Le village avait un peu la fièvre, on était perpétuellement sur le qui-vive; quiconque traversait Villeberquier, fermier, marchand, voyageur, était questionné, et des groupes se formaient au seuil des auberges. Des bruits circulaient : un jour c’était une armée d’Espagnols qui venait de débarquer à Bordeaux; une autre fois, c’était le général Garibaldi qui était entré à Lyon à la tête de cent mille Italiens.

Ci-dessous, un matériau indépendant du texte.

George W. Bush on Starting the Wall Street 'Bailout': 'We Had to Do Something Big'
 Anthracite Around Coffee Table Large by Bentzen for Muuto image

Cependant on s’inquiétait surtout de ce qui se passait à Orléans et à Gien. On faisait des récits qui troublaient toutes les cervelles; le pays n’était plus sûr, on avait vu des uhlans du côté de Souvigny et des dragons bleus sur la route de Saint-Florent. Les réquisitions de ces partis de cavalerie vidaient les fermes. Les habitans de Villeberquier en perdaient le boire et le manger; la garde nationale avait beau manœuvrer avec ses vingt-quatre fusils, les filles de l’endroit n’osaient plus s’aventurer loin du village. Une dépêche du maire de Sully-sur-Loire annonça officiellement qu’une reconnaissance de hussards de la mort lui avait rendu visite. La terreur fut à son comble; on avait l’ennemi à sept ou huit kilomètres.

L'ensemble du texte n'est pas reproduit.